Anoncoin allows the transactions to take place over darknets. You could, theoretically, buy Bitcoins, trade them into Anoncoins, send those Anoncoins to an address over a darknet, then that person could turn those Anoncoins back into Bitcoins and then back into fiat. Much more difficult to trace. It's the only altcoin I actually believe in other than Litecoin. Anoncoin has a unique purpose that people will actually use, unlike say, BBQCoin.

About Anoncoin (2)

nu1x (992092) | about 10 months ago | (#45572929)

You forgot to add that Anoncoin uses i2p to implement darknet transfers.

Also, the devs seem to be actually competent.

https://anoncoin.net/ [anoncoin.net]

How about... (1, Funny)

Anonymous Coward | about 10 months ago | (#45572913)

...we call it GNU/Bitcoin?

Stallman needs a new hobby after having run out of people to remind that it's actually GNU/Linux (just ask him!)... plus, he can puff and wheeze about how much better his version is, because it's all free and GNU and stuff.

Toka koka (0)

Anonymous Coward | about 10 months ago | (#45572951)

> Bitcoin virtually as valuable as gold

Let me translate such new-speak to plain old bardian english: tulip bud frenzy.

To be more verbose: place a vessel full of lead grains onto a six-core, multiple-GPU computer running Bitcoin calculations and wait until the lead melts. Drop some genuine black dutch tulip buds into the vial, while reciting the ten coloumns of the Sephirot in reverse and making sure NOT to think of the white elephant. If you do this while the Moon is in the seventh house and don't forget to add the blood of an unshaven ram, the result will be pure gold.

Anonymous payment system (0, Insightful)

Anonymous Coward | about 10 months ago | (#45573011)

It's called cash.

As valuable as gold (3, Interesting)

Arancaytar (966377) | about 10 months ago | (#45573141)

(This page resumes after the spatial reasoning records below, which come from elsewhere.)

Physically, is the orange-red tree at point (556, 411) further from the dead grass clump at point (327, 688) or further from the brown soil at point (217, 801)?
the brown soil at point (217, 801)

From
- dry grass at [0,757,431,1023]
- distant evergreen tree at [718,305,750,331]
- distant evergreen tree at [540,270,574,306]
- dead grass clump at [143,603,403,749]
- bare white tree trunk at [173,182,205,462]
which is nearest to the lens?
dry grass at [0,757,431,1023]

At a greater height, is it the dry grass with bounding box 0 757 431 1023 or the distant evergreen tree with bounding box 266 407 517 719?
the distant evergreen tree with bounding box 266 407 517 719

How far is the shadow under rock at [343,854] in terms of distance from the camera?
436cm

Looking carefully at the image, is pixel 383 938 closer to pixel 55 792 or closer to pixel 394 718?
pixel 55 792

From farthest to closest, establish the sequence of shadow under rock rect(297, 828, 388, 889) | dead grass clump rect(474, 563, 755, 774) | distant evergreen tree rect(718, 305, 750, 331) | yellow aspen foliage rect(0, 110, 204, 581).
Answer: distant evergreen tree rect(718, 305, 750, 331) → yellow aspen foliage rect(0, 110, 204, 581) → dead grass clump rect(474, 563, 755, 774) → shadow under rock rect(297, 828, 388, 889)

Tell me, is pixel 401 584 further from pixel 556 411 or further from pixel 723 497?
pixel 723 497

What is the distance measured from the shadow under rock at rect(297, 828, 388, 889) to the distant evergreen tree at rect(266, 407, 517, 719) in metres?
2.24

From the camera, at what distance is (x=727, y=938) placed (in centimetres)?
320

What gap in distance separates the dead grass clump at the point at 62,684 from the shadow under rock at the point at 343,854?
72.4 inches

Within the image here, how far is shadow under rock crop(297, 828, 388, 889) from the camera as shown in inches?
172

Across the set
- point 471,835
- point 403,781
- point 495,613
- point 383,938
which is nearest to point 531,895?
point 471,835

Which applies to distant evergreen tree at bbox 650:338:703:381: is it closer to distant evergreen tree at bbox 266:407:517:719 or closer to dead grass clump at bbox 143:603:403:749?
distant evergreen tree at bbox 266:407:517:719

Pretty sure that however many electrons it takes to encode it, Bitcoin's price by mass is a few orders of magnitude more than gold.

Of course, 1 BTC is roughly 9E-8 of the overall supply (4.8E-9 of the theoretical cap); one ounce of gold is about 1.81E-10 (assuming 171,300 tons of gold in total). As a fraction of world supply, that makes gold still about 1000 times more valuable than BTC.

Once more, with feeling: (2)

some old guy (674482) | about 10 months ago | (#45573221)

As long as any government or criminal has the will and resources to break a security system, it will. This is a 100% certainty. Obfuscation, encryption, and ambiguity merely annoy and inconvenience the bastards. Nothing will stop them except political and/or law enforcement action. Attempts at technical solutions are just bumps in the yellow brick road.

Given the above, we should be skeptical (OK, cynical) enough to see proposals and products that pretend to solve the problem as just marketing crappola. Somebody is trying to sell something. In this case. RMS is proposing a hurricane-proof fart catcher. Good luck with that.

BIP32 vs ZeroCoin (1)

Chrisq (894406) | about 10 months ago | (#45573235)

A lot of the comments here refer to either bip 32 [bitcoin.it] or ZeroCoin [zerocoin.org] , with their supporters giving each as a solution to bitcoin anonymity. Can anyone describe the differences for the non-cryptographer?